I wondered if with Swift something like Kotlin Multiplatform is possible as well.
So that all the core logic would be written in Swift and for the UI I would use the native stack of the platform itself. Currently I'm not planning to build an app that requires a version for Apple, Android, Linux, Windows, and web. But I'm curious if someone has already some experience in creating a monorepo for all that platform that is scalable and maintainable. How much effort would this take to make that possible?
This is basically the approach that The Browser Company has taken and applied successfully for Arc and Dia. Both are extremely large projects and it has worked quite well.
I've been doing this for a while in a decently complex app, and I would say that the approach depends on several factors stemming from your app domain.

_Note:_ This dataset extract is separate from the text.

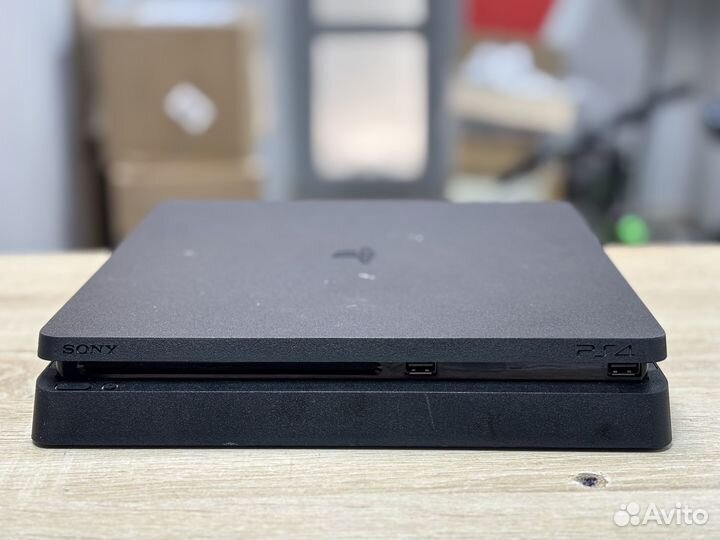 Ч39) Sony PlayStation 4 slim 500gb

To name a few:
What's your "core logic" made of? As in, is the app more UI or logic?
How does your data flow? Is it UI → Core (pull) or do you also need events/callback behavior like Core → UI (push)?

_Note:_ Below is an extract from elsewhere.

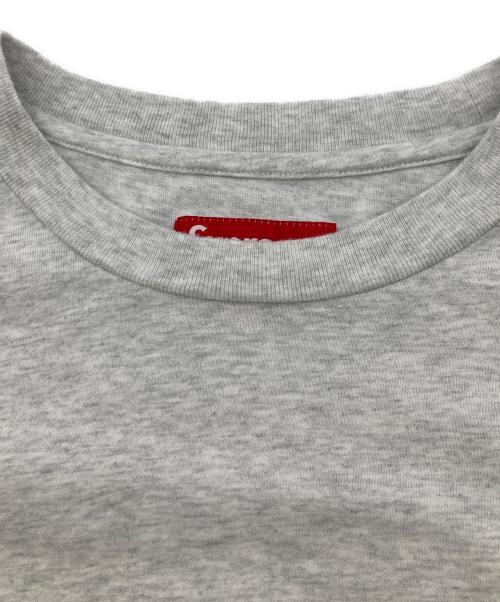 SUPREME（シュプリーム）Supreme (シュプリーム) Small Box L/S Tee グレー サイズ:Mの古着・服飾アイテム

How asynchronous do you want it to be?
Is the Core platform-agnostic or very tied to the platform differences?
Do you have non-Swift dependencies?
Do you use SwiftPM or CMake?
I believe the answer to these questions could make the choice of sharing Swift logic a great bet or a lot of extra work. By that, I mean that in some cases, duplicating the native code could lead, paradoxically, to less maintenance than designing a shared core that fits heterogeneous platforms and programming languages.
But probably I had a wrong understanding about Swift + WASM. For me it would be nice if I could share "Core logic“ (network calls, data models, etc.) between all platforms and just have a different UI on every platform. But I think this isn't possible, right?

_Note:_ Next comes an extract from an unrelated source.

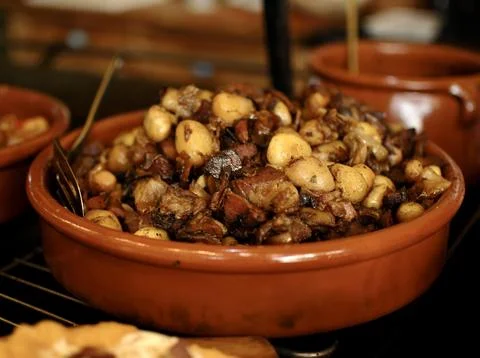 Beef and Beans Stock Photos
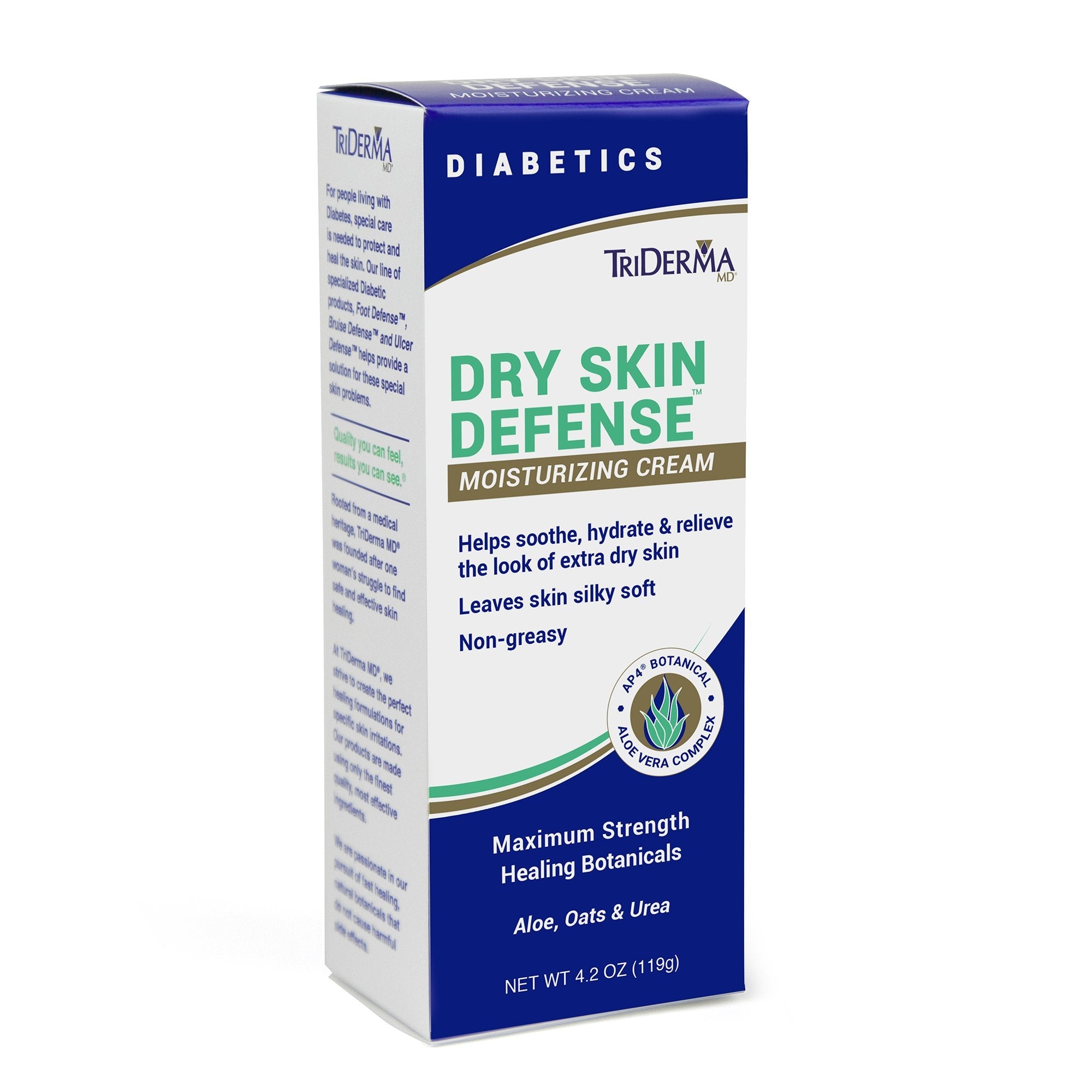 TriDerma® MD Diabetic Dry Skin Defense™ Moisturizer (1 Unit)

That is exactly the model that I was mentioning upthread. The model that The Browser Company uses is precisely this: the core Arc/Dia logic is shared, and the UI layer is per platform (Windows using the Windows UI primitives and macOS using the macOS UI primitives).
Yes true, I was more thinking of the networking + Codable and JSONDecoder /Encoder, if this will work on all platforms. Probably when I would use the Async HTTP Client it would work, right?
Currently I will start with a SwiftUI client + Vapor backend and Core library for sharing types, maybe later I will expand to more platforms based on demand. Would you recommend going for a mono or multi repo when starting out with the project?
Many core libraries work but there are API gaps on some platforms, and as for general Swift packages, you can check the index for platform compatibility. I have never built a full Swift GUI app, only command-line executables, so can't answer questions about repo organization and so on.